EXTRACTED TEXT:
-.-.-
= Jamal al-Haidari =

Iraqi communist politician

Jamal al-Haidari (جمال الحيدري; died 1963) was an Iraqi communist politician. He joined the Iraqi Communist Party in 1946, and became the leader of a rebel communist faction during the 1950s. After rejoining the Communist Party in 1956 he became a prominent leader but was entangled in the internal disputes of the party. In 1963 he was executed by the new Baathist regime.

==Joining the Communist Party==
In 1946 al-Haidari, along with his brother Salah al-Haidari, was amongst the militants of the Kurdish communist group Shursh that joined the Iraqi Communist Party rather than merging into the Kurdish Democratic Party.

==Rayat ash-Shaghilah period==
In 1952, whilst in prison, al-Haidari rebelled against the adoption of a new party programme of the Communist Party. Al-Haidari, along with other critics of the new party leadership, were expelled from the party. In February 1953, after the Communist Party organ al-Qaidah had published a ferocious attack on the expelled dissidents, al-Haidari's group decided to form a new organization, named after its organ Rayat ash-Shaghilah ('Toilers Banner'). Al-Haidari became the main spokesperson of the Rayat ash-Shaghilah group. Al-Haidari dedicated his energy into combating the Communist Party and its leader, Basim, in particular. Amongst other things, al-Haidari tried unsuccessfully to convince the Communist Party of the Soviet Union to recognize his group over the Iraqi Communist Party.

==Communist Party Politburo==
In 1956, after shifts in the leadership in the Iraqi Communist Party, al-Haidari's group reunified with the party. Following the merger, Al-Haidari became a politburo member of the Communist Party. Al-Haidari became a close associate of the new general secretary Salam Adil, and together Adil and al-Haidari constituted one of the two politburo fractions (the other, nicknamed the 'Clique of Foor' was led by Baha ud-Din Nuri). Towards the late 1950s, the situation in the politburo deteriorated. The 'Clique of Foor' accused Adil and al-Haidari of spoiling the relations with Abd al-Karim Qasim.

==Forced into exile==
In 1960, al-Haidari was forced into exile. At the time the Communist Party was seeking legal recognition, but the state authorities had instead decided to register a bogus 'Iraqi Communist Party' headed by Daud as-Sayegh. As-Sayegh had demanded that Adil, al-Haidari and Amir Abdullah be expelled from the Iraqi Communist Party as a condition for a merger with his party (which would have given the Communist Party legal status). In the end a settlement was reached (with as-Sayegh unofficially bargaining on behalf of the then government), al-Haidari and Abdullah were relieved of their party duties due to 'health reasons' and exit visas were provided (through as-Sayegh's government contacts) for them to travel to Moscow. In Moscow they joined Adil, who had already been sent there for medical treatment. Still, the merger between the Communist Party and as-Sayegh's party failed to go through for other reasons.

==Back in Iraq, Baathist coup==
In September 1962 Adil and al-Haidari returned to Iraq. Adil again took charge of the party, and formed a new Secretariat with al-Haidari as the head of the Peasants Bureau of the party.

With the February 8, 1963, Baathist coup d'état, a crackdown was launched against the Communist Party. Al-Haidari was able to escape arrest and went underground. Along with Abd ul-Jabbar Wahbi and Salih al-Abli, al-Haidari established a new 'Central Party Leadership'. On July 20, 1963, al-Haidari was captured and executed.
-.-.-
DATASET EXTRACT:
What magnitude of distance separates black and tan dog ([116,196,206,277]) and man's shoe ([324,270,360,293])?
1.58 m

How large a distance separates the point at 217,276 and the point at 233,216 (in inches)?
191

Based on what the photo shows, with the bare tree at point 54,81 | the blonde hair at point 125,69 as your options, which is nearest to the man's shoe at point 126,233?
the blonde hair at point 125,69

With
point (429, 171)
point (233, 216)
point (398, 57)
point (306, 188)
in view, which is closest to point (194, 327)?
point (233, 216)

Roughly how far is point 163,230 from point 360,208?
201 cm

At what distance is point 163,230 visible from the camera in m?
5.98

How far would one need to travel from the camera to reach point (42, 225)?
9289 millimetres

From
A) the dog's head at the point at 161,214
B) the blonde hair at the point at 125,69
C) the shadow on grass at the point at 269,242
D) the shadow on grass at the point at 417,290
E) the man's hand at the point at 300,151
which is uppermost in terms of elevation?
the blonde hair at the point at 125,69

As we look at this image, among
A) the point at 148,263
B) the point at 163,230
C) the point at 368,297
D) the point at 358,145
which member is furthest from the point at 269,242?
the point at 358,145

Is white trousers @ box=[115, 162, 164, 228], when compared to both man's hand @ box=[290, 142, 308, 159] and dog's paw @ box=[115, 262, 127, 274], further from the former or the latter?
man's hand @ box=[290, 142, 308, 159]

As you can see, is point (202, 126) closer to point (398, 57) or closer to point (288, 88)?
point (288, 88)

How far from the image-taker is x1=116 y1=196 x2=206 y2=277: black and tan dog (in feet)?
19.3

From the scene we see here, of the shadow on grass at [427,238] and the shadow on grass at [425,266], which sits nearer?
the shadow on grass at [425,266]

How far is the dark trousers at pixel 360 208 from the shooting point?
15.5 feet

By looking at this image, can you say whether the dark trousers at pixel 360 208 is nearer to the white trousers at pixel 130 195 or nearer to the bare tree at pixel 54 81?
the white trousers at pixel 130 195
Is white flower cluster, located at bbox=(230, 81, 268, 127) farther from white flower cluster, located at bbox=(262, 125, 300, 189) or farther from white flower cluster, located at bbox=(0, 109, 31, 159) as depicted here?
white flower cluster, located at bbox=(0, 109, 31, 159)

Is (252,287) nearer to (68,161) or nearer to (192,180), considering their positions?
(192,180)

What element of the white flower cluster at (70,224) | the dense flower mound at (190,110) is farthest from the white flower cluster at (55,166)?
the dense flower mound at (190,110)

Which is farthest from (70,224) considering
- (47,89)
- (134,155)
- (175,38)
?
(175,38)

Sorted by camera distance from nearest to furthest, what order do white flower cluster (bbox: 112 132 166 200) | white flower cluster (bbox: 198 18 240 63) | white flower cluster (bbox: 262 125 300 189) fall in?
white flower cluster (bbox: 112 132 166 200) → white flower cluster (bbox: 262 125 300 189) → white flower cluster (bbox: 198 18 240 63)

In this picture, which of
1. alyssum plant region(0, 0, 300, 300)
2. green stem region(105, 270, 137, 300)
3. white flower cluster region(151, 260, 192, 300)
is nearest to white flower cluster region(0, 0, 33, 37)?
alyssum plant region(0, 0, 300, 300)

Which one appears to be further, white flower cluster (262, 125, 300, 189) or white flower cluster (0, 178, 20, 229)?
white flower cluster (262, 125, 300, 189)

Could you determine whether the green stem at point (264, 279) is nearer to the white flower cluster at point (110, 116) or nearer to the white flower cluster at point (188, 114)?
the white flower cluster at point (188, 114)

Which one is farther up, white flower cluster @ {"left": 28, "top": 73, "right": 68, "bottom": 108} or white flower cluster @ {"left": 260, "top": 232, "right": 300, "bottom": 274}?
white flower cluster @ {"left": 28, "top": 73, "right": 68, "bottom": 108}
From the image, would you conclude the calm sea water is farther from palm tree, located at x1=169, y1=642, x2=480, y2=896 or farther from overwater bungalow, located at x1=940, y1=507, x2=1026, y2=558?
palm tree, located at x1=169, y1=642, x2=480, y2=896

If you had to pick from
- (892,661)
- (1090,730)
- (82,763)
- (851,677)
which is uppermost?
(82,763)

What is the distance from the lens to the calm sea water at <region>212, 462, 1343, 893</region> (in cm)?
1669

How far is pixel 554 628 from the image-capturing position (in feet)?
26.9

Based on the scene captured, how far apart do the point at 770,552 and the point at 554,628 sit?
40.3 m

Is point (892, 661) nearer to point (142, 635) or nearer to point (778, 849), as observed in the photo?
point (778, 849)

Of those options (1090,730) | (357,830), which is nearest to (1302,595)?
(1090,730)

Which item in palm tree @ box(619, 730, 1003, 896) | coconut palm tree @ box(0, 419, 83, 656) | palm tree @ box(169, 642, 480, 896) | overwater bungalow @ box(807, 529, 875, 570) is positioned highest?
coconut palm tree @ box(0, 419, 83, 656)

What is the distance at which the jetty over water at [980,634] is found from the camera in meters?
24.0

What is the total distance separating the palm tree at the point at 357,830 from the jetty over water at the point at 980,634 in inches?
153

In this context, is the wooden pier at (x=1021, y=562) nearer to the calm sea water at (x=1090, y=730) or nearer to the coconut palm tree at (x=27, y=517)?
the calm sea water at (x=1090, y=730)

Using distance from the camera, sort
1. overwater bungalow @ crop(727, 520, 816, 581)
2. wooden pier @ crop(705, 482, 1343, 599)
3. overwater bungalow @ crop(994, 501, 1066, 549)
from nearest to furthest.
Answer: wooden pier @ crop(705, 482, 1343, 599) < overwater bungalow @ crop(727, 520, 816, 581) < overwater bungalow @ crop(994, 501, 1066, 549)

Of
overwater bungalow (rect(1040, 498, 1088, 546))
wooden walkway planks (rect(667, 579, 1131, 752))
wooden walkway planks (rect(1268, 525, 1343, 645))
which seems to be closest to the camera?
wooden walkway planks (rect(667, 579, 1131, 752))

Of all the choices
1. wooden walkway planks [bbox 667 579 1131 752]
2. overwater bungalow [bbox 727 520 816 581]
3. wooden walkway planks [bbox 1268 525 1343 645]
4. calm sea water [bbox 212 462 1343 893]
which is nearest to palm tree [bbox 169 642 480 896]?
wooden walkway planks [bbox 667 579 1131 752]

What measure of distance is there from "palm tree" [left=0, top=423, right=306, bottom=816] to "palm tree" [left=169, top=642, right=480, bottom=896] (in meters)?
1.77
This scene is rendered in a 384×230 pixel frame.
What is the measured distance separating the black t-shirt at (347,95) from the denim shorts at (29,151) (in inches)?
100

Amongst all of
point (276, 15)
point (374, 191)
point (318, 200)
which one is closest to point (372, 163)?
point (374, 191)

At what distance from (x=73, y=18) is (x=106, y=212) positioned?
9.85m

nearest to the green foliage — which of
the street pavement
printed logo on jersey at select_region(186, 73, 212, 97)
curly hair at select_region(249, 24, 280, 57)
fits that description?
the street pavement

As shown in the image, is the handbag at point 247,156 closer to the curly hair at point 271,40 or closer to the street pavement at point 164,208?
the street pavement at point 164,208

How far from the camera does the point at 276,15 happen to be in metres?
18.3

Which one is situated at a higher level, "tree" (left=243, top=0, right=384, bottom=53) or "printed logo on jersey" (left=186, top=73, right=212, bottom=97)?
-.-.-
PROBLEM DETAILS: From the article on Jamal al-Haidari, write out the passage between "Jamal al-Haidari (جمال" and "new Baathist regime.", inclusive, word for word.

WRITTEN ANSWER:
Jamal al-Haidari (جمال الحيدري; died 1963) was an Iraqi communist politician. He joined the Iraqi Communist Party in 1946, and became the leader of a rebel communist faction during the 1950s. After rejoining the Communist Party in 1956 he became a prominent leader but was entangled in the internal disputes of the party. In 1963 he was executed by the new Baathist regime.